» **Votre objectif**: D'après l'extrait du document, qu'arriverait-il aux montres, selon le général Perón, si les ministères compétents ne délivraient pas les permis d'importation ?

Je fais part à «Organisations Internationales», dans un rapport spécial5, de l’attitude favorable observée par le président Perón en ce qui concerne nos efforts en vue de la conclusion d’un accord aéronautique.
Pour ce qui a trait aux problèmes se rapportant à un arrangement économique normal (comportant donc des échanges de marchandises normaux, ainsi que les transferts financiers en général) le président s’est montré théoriquement très positif, sans cependant vouloir aller au fond de certaines questions qui ne sont pas de détail. Il a, comme d’habitude, fait un grand éloge de notre pays et de son gouvernement et il a déclaré qu’il désire vivement que les rapports commerciaux réciproques soient normalisés par la conclusion d’un accord général auquel ne s’oppose, dit-il, aucune difficulté. Comme je répondis que certaines difficultés subsistaient toujours, du côté argentin, le général Perón m’interrompit pour me dire qu’il avait fort bien compris l’importance des montres dans le cadre de l’exportation suisse6; qu’il avait expliqué aux ministères compétents que s’ils ne donnaient pas les permis d’importation, les montres seraient quand même importées en contrebande et qu’elles reviendraient plus chères au pays, de sorte que ce problème devait être réglé. J’ai répondu en soulignant à quel point il avait raison et en relevant que la contrebande ne renchérissait pas seulement les montres, mais qu’elle ruinait les importateurs réguliers, honnêtes et responsables, tout en favorisant l’immoralité. J’ai ajouté que jusqu’ici nous n’avions toutefois pas obtenu les permis d’importation sollicités, mais que j’espérais, vu son intervention, que le problème pourrait être réglé bientôt sur un plan général. M. Perón me rappela – pour justifier la position des ministères compétents – les difficultés que l’Argentine avait dû supporter de 1950 à fin 1952 et la politique de sélection sévère en matière d’importations qu’il avait dû inaugurer. Il a observé qu’il se rendait compte à quel point cette politique était dure pour certains importateurs, mais qu’il n’avait réellement pas eu la possibilité d’agir autrement.

» **Enregistrements de données**:
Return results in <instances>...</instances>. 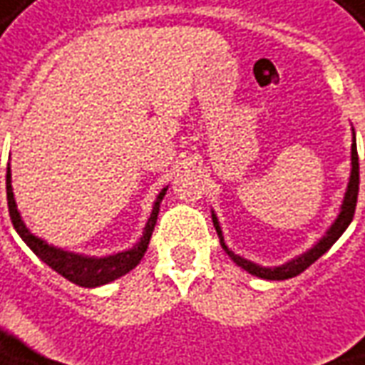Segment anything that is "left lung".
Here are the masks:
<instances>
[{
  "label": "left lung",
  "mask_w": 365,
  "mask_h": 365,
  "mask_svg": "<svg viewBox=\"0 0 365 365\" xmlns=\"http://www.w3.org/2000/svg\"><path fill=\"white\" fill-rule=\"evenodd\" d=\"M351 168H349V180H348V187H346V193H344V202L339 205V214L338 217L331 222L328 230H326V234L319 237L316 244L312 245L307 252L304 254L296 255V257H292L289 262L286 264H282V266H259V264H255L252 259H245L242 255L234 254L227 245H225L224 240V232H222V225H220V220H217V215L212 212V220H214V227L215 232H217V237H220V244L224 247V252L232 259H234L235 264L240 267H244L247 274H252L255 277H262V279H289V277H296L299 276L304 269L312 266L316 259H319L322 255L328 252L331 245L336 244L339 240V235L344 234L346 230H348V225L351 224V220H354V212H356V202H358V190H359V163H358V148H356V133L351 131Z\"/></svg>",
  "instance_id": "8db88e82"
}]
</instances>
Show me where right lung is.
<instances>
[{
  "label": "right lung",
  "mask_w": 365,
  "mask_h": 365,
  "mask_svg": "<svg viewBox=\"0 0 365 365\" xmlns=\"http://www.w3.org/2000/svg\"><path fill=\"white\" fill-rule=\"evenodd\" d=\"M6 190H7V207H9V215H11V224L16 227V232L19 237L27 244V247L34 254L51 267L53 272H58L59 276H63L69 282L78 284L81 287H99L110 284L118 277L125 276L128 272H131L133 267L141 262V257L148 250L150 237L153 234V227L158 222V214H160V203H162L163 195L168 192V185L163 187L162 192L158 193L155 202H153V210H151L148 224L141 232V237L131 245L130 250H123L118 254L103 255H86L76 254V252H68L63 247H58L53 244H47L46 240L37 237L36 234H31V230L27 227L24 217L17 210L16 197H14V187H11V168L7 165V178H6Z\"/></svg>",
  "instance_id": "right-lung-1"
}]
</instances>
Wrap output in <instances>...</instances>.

» **Réponse**: Elles seraient quand même importées en contrebande et reviendraient plus chères au pays.